* PROVIDED MATERIAL *
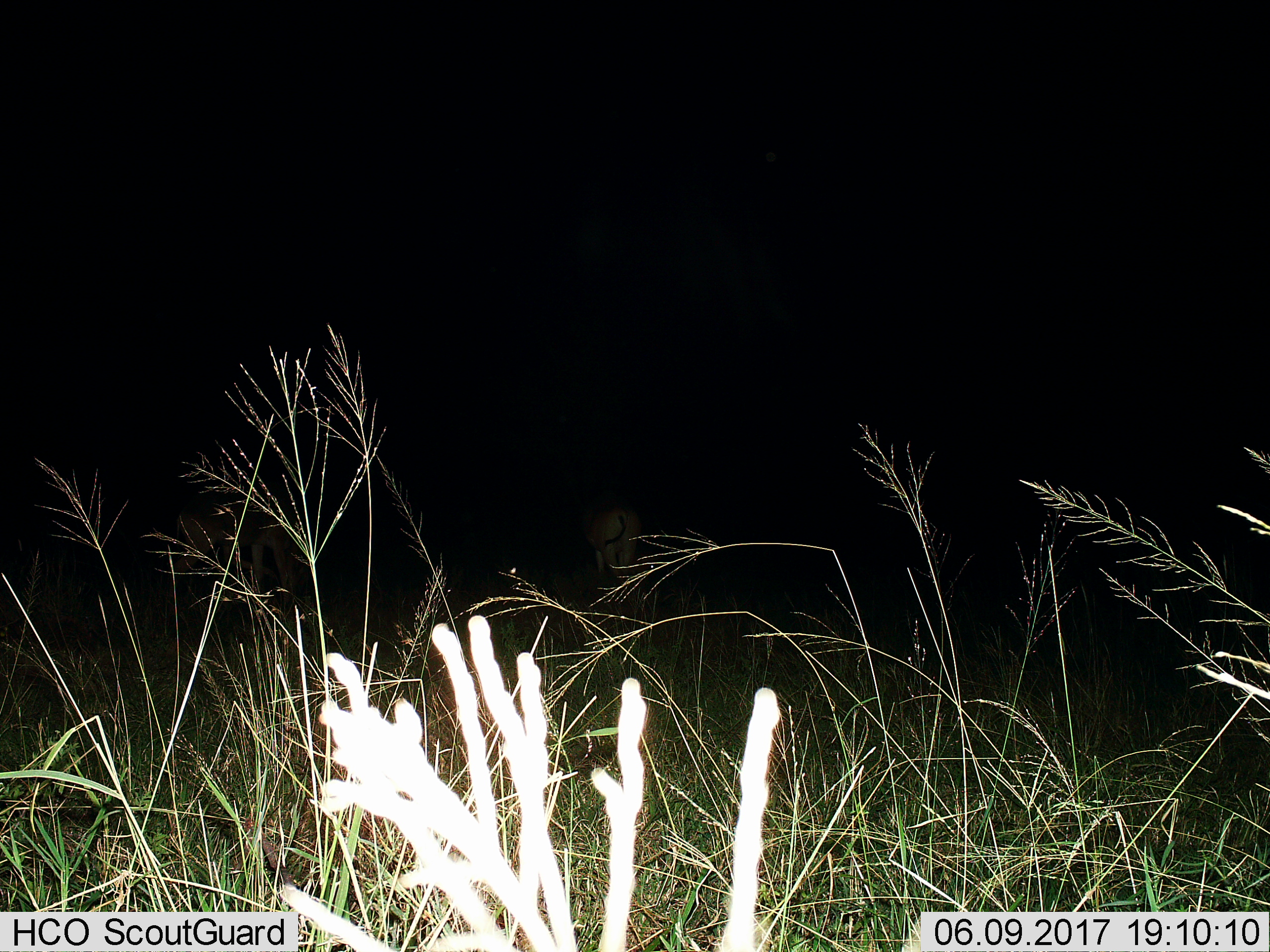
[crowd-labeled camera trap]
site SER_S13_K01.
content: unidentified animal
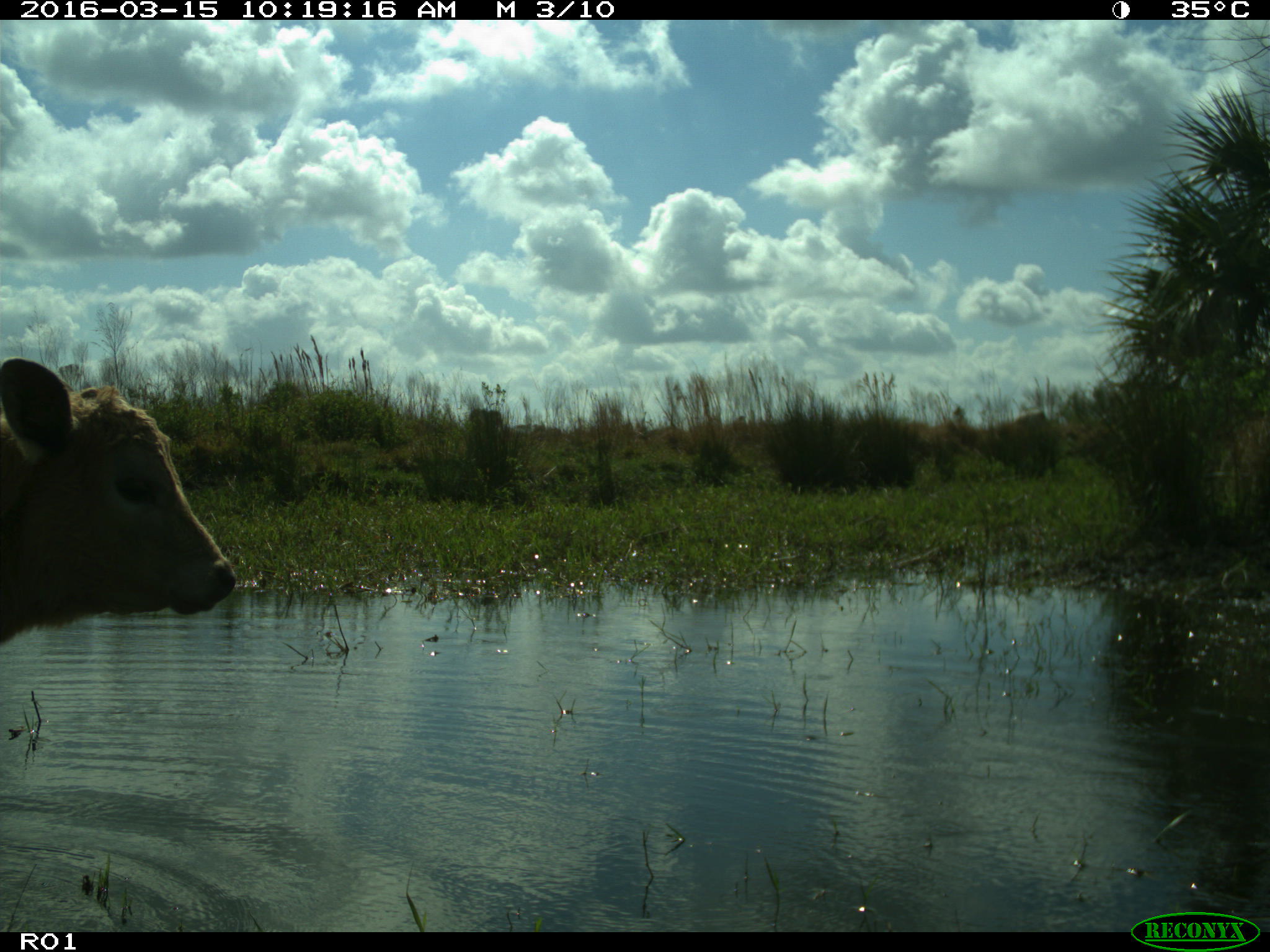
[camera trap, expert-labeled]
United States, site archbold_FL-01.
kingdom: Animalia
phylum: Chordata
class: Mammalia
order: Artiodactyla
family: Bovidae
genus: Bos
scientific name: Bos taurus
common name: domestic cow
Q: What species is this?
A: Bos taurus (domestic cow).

* TASK DIRECTIONS *
Drop the pictures, then write out only the lines running from the one containing "content: unidentified animal" through the last line above, both included, exactly.

* REPLY TO THE TASK *
content: unidentified animal
[camera trap, expert-labeled]
United States, site archbold_FL-01.
kingdom: Animalia
phylum: Chordata
class: Mammalia
order: Artiodactyla
family: Bovidae
genus: Bos
scientific name: Bos taurus
common name: domestic cow
Q: What species is this?
A: Bos taurus (domestic cow).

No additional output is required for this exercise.